# Aftermarket Head Unit To Amp



## -Wanted- (Nov 9, 2010)

So I have a two channel 1100 amp specifically http://www.amazon.com/Crunch-PowerZone-P1100-2-Two-Channel-Amplifier/dp/B001PA4F8M that I bought from frys. I have an after market head unit I bought from best buy specifically http://www.sonystyle.com/webapp/wcs...10551&langId=-1&productId=8198552921666240155 and I have two 10" kickers hooked up to the amp.

I know for a fact the amp is wired correctly because it turns on with the car and I have checked it with a volt meter to test the ground/12v.

I know for a fact that both speakers work because I connected both of them to a 9v battery and they responded.

Get this, I even unplugged the RCA cable I had coming from the head unit and plugged in my ipod directly into the amp like so http://www.ssis.be/images/type/CABLE+RCA.jpg and was able to get the speakers to respond through the amp and RCA plugs on the amp.

But when I go to try and get the amp/speakers to respond the the RCA cable I have hooked up through the back of the after market head unit I hear nothing coming out the kickers.

Am I doing something wrong? Maybe there are some settings I need to change on the amp or head unit.

Though I'm pretty sure I have the head unit set to "Sub out"

Could it be the frequency filters on the amp itself?


----------

################

What this exercise asks |
1. In the head unit to amp post, what did the poster connect both speakers to in order to confirm they worked?
2. From the head unit to amp post, return the passage starting with "I know for a fact that" and going on through "or head unit.", copied word for word.

Dataset content |
################

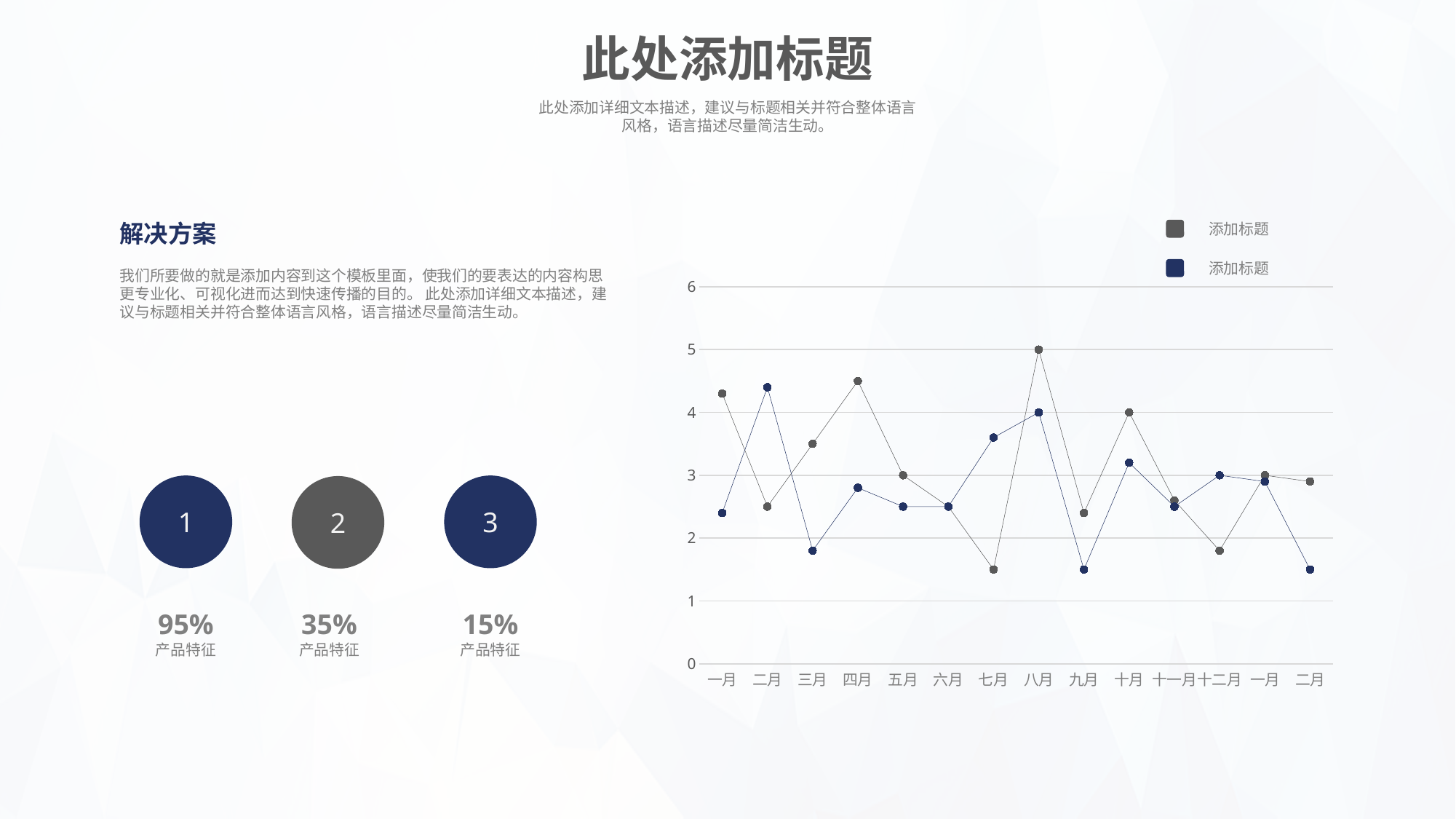
At which x-axis category does the gray series reach its lowest value? 七月 At which x-axis category does the gray series reach its highest value? 八月 What is the value of the gray series at 八月? 5 How many series does the chart legend list? 2 What is the difference between the gray series and the dark blue series at 八月? 1 What is the value of the dark blue series at 八月? 4 At 八月, which series has the larger value, the gray series or the dark blue series? gray series Is the value of the dark blue series at 九月 greater or less than 2? less How many points are plotted along the x axis for each series? 14 What kind of chart is shown on the slide? line chart What text is used for both entries in the chart legend? 添加标题 What is the value of the gray series at 十月? 4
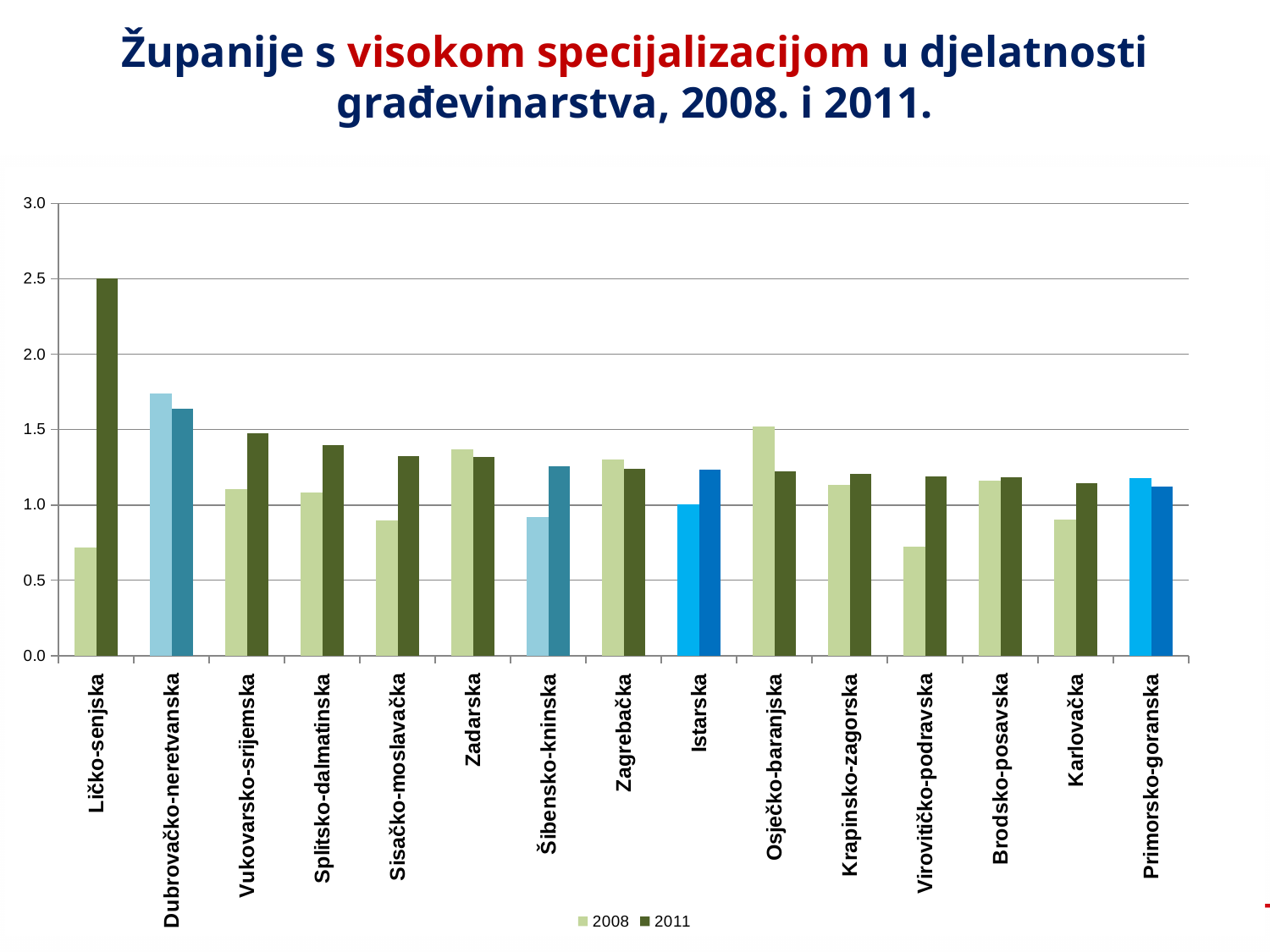
Which county has the highest value for 2008? Dubrovačko-neretvanska How many counties (categories) are shown on the x axis? 15 What kind of chart is shown on the slide? bar chart What are the two entries listed in the legend? 2008 and 2011 Is the 2008 value for Sisačko-moslavačka greater or less than 1.0? less Is the 2008 value for Dubrovačko-neretvanska greater or less than 1.5? greater Is the 2011 value for Ličko-senjska greater or less than 2.0? greater For Ličko-senjska, which is larger: the 2008 value or the 2011 value? 2011 For Osječko-baranjska, which is larger: the 2008 value or the 2011 value? 2008 How many series does the legend list? 2 Which county has the highest value for 2011? Ličko-senjska For Dubrovačko-neretvanska, which is larger: the 2008 value or the 2011 value? 2008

################

Task-by-task outputs |
1. A 9v battery.

2.
I know for a fact that both speakers work because I connected both of them to a 9v battery and they responded.

Get this, I even unplugged the RCA cable I had coming from the head unit and plugged in my ipod directly into the amp like so http://www.ssis.be/images/type/CABLE+RCA.jpg and was able to get the speakers to respond through the amp and RCA plugs on the amp.

But when I go to try and get the amp/speakers to respond the the RCA cable I have hooked up through the back of the after market head unit I hear nothing coming out the kickers.

Am I doing something wrong? Maybe there are some settings I need to change on the amp or head unit.